Since I am a university teacher of art, my first purpose in curating this exhibition, is to show this extraordinary work to our art students, to the university as a whole, and to the larger community. As a collector of self-taught art, a visual artist, and a teacher, I have made use of my knowledge of these artists, as well as several collectors and dealers to find the best pieces that were available for the exhibition. I have chosen the works for visual impact, art historical significance, and in many cases, for content related to black history and/or women's history. My intentions have been to select a representative body of visual art made by these artists and design a visual exhibition which, hopefully, encourages and stimulates thought and discourse on the part of the viewers. Additionally, it has been my intent and hope, that this exhibition would provide a context in which scholars of black history and women's history could and would react and respond. Seventeen of the artists are self-taught. One of the women, Beverly Buchanan, is academically trained as an artist. Her work, in terms of concept/content, is intentionally influenced by self-taught art. Academically trained, mainstream artists have been influenced by self-taught art or "folk art" at least since the early part of the twentieth century with the cubist movement. In recent years, this influence has been a very important part of much contemporary, mainstream visual art. I have included Buchanan's work as an example but also to hopefully cause some discussion/discourse of this as a critical art issue.

There are many individuals and organizations whose help, advice and support have made this exhibition possible. I want to thank everyone who has loaned art or provided support and they will be listed and acknowledged elsewhere.

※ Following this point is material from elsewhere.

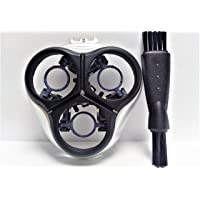 Titular de la Maquinilla de afeitar + Placa Shaver Para Philips Norelco Speed XL HQ8100 HQ8140 HQ8141 HQ8142 HQ8150 HQ8155 HQ8160 Razor Shaving Holder Cover Frame & Blade Plate Plata - Negro Nuevo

Here, I would like to acknowledge and thank a few individuals who in various ways have helped make this a much stronger exhibition than initially expected. Thanks to Barb Bondy, the Art Department's Exhibitions Director, for inviting me to curate this show and for her unbelievable patience with me throughout the process. Thanks to Barbara Louviere, for providing important information, very helpful advice, and several pieces from her collection including the work of two of the most historically important artists, Sister Gertrude Morgan and Clementine Hunter. Thanks to Don Bayley, for loaning five of the original drawings made by Inez Walker while incarcerated in a correctional facility in New York in the early seventies. Mr. Bayley's mother was teaching English to the prisoners and purchased these "first" drawings from Walker. These pieces have not been exhibited in many years and are of great historical significance. Thanks to John Cram for loaning a large historically important sculpture piece by Bessie Harvey. Thanks to Jack and Georgine Clarke for loaning several pieces from their collection and to Georgine for her long-term and continuing encouragement and advice to me as a collector. Thanks to Marcia Weber for welcoming me into her home and gallery for a very long, but extraordinarily valuable and informative day and for allowing me to choose whatever I wanted for the exhibition.

Most importantly, thanks to the artists whose homes I visited, and for the work they created and loaned. I am always humbled by the gracious warmth, courtesy, and generosity of these artists.